C3W2_Assignment - fit_vectorizer

Hi everyone,
I’ m stuck with the fit_vectorizer function in C3W2_Assignment:

![image|690x386]posting grade cell codes is against community guidelines, kindly check faq, code of conduct.

I basically build the vectorizer as described in the course and adapt it then to the train_sentences. The only new thing compared to the labs in this week is the standardize argument.

There I pass in the previous given standardize_func, i.e. standardize=standardize_func. This is possible as per the documentation.

However, when executing the fit_vectorizer function I get the following error at the vocabulary_size:

AttributeError: ‘NoneType’ object has no attribute ‘vocabulary_size’.
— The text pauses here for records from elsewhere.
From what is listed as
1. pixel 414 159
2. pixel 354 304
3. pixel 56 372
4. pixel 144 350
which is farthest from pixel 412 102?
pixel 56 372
It seems the vectorizer does not get generated?
However, when I generate the set up the vectorizer without the standardize=standardize_func parameter, the vectorizer gets generated and has a vocab_size of 1000.
How does this function need to be passed into the standardize parameter? – What am I missing? Thank you!

hi @ps17

what about num_words and oov_token? ?

what does instructions before the grade cell mentions?

Also remember after you instantiate the tokenize class, the next code instruction in the image is mentioning you to fit the tokenizer to the training sentences.

Your error is basically mentioning you have left None for the function you are recalling to the vectorizer

1 Like

Hi @Deepti_Prasad
thanks for your fast reply. But I am still confused. Are we talking about the Vectorizer as described initially in exercise 2:

Which points to:

image

Which has no parameters num_words, or oov_token. OR are we talking about the Tokenizer which has these parameters:

Should it be the Tokenizer, then the following method .vocabulary_size cannot be applied as only the Vectorizer has it…

Adding to the confusion is that the graded function is prepopulated with the TextVectorization class but the comment talks about the Tokenizer class…

I seems to me that an old assignment has been adjusted from Tokenizer to TextVectorization. You can see hints of this by looking at the topline:

image

The t has not been deleted an mostly likely coming from fit_tokenizer…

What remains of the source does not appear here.